Fui presa em um domingo de abril de 1970 junto com a minha mãe, meus irmãos e os amigos deles que estavam lá em casa. Eles foram liberados logo, mas a ficha no Dops prejudicou a busca deles por emprego.
Quem fez meu interrogatório foi o delegado Pedro Seelig, ainda sem me bater. Eles trouxeram para sala o meu então namorado , que estava desfigurado de tanto apanhar. Ele fingiu que não me conhecia e o olhar dele meu deu ânimo. De dia, não havia tortura porque circulava público no Dops. Porém, à noite, a tortura começava e só terminava de manhã, quando o expediente era retomado.
Fui torturada pelo Paulo Malhães, do CIE (Centro de Informações do Exército). Ele foi assassinado em 2014, aos 76 anos. A suspeita foi de queima de arquivo, porque ele admitiu as torturas na Comissão Nacional da Verdade e disse não se arrepender de nada. Ele ia falar mais.
O Malhães, que na época era major, tinha uma técnica de tortura em pontos sensíveis do corpo, em terminações nervosas, que não deixava marcas. Eu servia de cobaia para ele ensinar aos outros.
Eu sabia que seria torturada quando colocavam um capuz preto na minha cabeça e me levavam para uma sala escura. Nua, eu recebia choque elétrico na vagina e no ânus. A corrente elétrica faz urinar e evacuar. Os choques eram feitos com a chamada “Maricota”. Quando era para dar choque na cabeça, colocavam a ponta de um fio em cada orelha. Eles diziam que iriam “colocar os brincos”. Às vezes, faziam a gente ficar de mãos dadas tomando o choque junto. É degradante, humilhante.
Tinha também o pau de arara, que causa uma dor horrorosa. Nessa posição prendem os pulsos junto dos tornozelos, de cabeça para baixo. Você fica completamente indefeso. Muitas vezes o pau de arara era combinado com afogamento, a cabeça no balde ou com uma mangueira que derramava água no nariz e na boca.

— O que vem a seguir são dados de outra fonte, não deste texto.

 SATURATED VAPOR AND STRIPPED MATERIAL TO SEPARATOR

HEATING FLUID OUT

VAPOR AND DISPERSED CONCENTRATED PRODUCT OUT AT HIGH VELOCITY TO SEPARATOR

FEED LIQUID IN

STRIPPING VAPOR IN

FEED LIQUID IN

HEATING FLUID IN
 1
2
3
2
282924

E havia ainda a tortura sexual. Fui estuprada, até objetos usavam. Depois que eu saí da prisão e tentei retomar minha vida, não conseguia ter relações sexuais com meu marido, pai dos meus três filhos. Ele me ajudou muito a superar tudo. Nos dois primeiros partos, a dor das contrações me fazia lembrar das sessões de tortura. Começou a voltar tudo na minha cabeça.

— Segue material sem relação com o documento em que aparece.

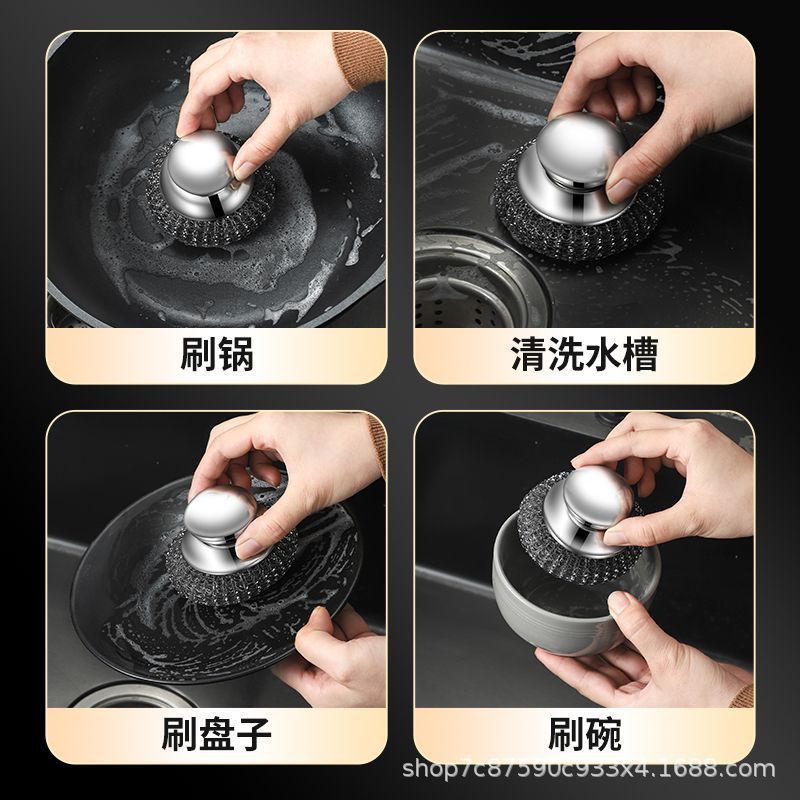 刷锅

清洗水槽

刷盘子

刷碗

shop7c87590c933x4.1688.com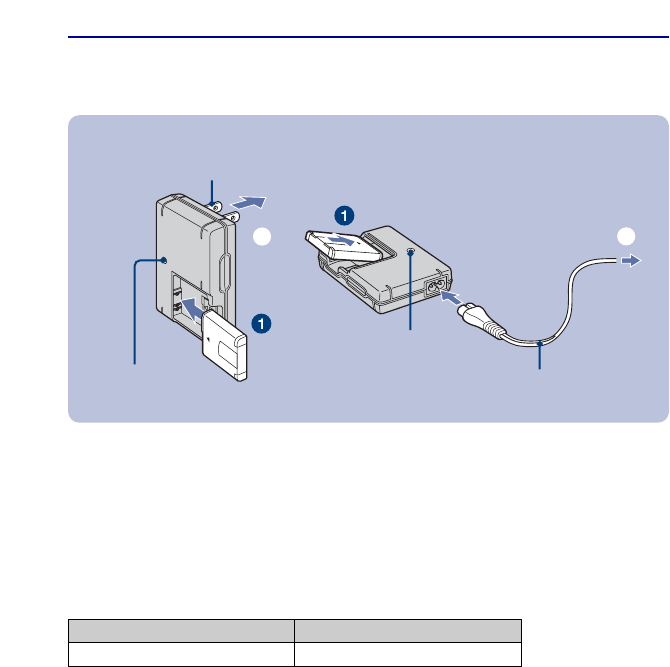 1

1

Meu leite secou quando eu soube que finalmente teria a data do meu julgamento. Não consegui mais amamentar minha filha, eu temia voltar para a cadeia. Fui condenada, mas já tinha cumprido a pena. Eles queriam que eu ficasse mais vinte anos presa.
Fiz terapia para me curar desses traumas. Nunca tive coragem de contar os detalhes da tortura para os meus filhos ou para a minha mãe. Moramos no Rio de Janeiro e eles marcharam comigo em 1978 pedindo anistia aos presos políticos usando as camisetinhas do Henfil.

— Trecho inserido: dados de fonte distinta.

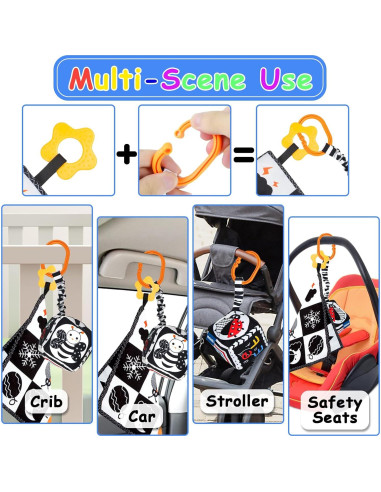 Multi-Scene Use

+ =

Crib

Car

Stroller

Safety Seats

Quando lembro da tortura, posso dizer que conheci a besta humana. Conheci o lado mais nefasto. Mas, se a gente se decepciona com algumas coisas, também se impressiona com outras. Posso dizer, por outro lado, que conheci o lado mais maravilhoso do ser humano, que é a solidariedade. Os presos eram muito solidários uns com os outros. Existe o mal, mas também existe o bem e a busca por um mundo mais igual.